___ SOURCE ___
124 N.J.L.J. 906
October 12, 1989
OPINION 630
Attorney as Witness - Counsel
Asked to Provide Adversary with
Certification Concerning
Discussions with Party to Action
The inquirer, a sole practitioner, represents tenants who are
defendants in a suit seeking to evict the tenants in which the
plaintiff-owner is also suing an alleged buyer of the property for
breach of the contract to purchase. We are told that the defense of
the tenants will in substantial part depend upon testimony of
conversations between the inquirer and the defendant-alleged
purchaser. Counsel for the plaintiff has demanded of the inquirer
his/her "certification" as to those conversations and we are asked
whether under such circumstances the inquirer may ethically
continue in the matter as counsel for the tenants.
RPC 3.7(a) provides that "A lawyer shall not act as an
advocate at a trial in which the lawyer is likely to be a necessary
witness..." (listing three exceptions none of which are applicable
here). RPC 3.7(b) provides that "A lawyer may act as advocate in a
trial in which another lawyer in the lawyer's firm is likely to be
called as a witness unless precluded from doing so by RPC 1.7 or
RPC 1.9."
___
> PROBLEMS TO SOLVE:
1 – In the ethics opinion, what does RPC 3.7(a) bar a lawyer from doing?
2 – Sum up the ethics opinion in two sentences.
3 – According to the ethics opinion, why is there doubt about whether the inquirer may keep representing the tenants?
The data that come next are separate material with no tie to the ethics opinion.
___ EXCERPTED RECORDS ___
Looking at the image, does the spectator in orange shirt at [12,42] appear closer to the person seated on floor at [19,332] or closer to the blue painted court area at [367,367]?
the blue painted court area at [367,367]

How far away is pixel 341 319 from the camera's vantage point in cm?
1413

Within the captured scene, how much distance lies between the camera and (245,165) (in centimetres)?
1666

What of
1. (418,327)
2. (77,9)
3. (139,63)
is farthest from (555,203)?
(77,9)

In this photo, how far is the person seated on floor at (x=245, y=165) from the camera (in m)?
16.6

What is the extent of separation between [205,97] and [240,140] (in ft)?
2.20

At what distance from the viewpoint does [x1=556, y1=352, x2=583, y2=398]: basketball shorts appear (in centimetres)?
___
> TASK SOLUTIONS:
1 – Acting as an advocate at a trial in which the lawyer is likely to be a necessary witness.

2 – A sole practitioner represents tenants facing eviction in a suit where the owner is also suing an alleged buyer of the property. Because the tenants' defense largely depends on testimony about the inquirer's conversations with that alleged buyer, and the plaintiff's counsel has demanded a certification about them, the inquirer asks whether continuing as the tenants' counsel is ethical under RPC 3.7.

3 – The tenants' defense will depend in substantial part on testimony about conversations between the inquirer and the alleged purchaser. The plaintiff's counsel has also demanded the inquirer's certification about those conversations.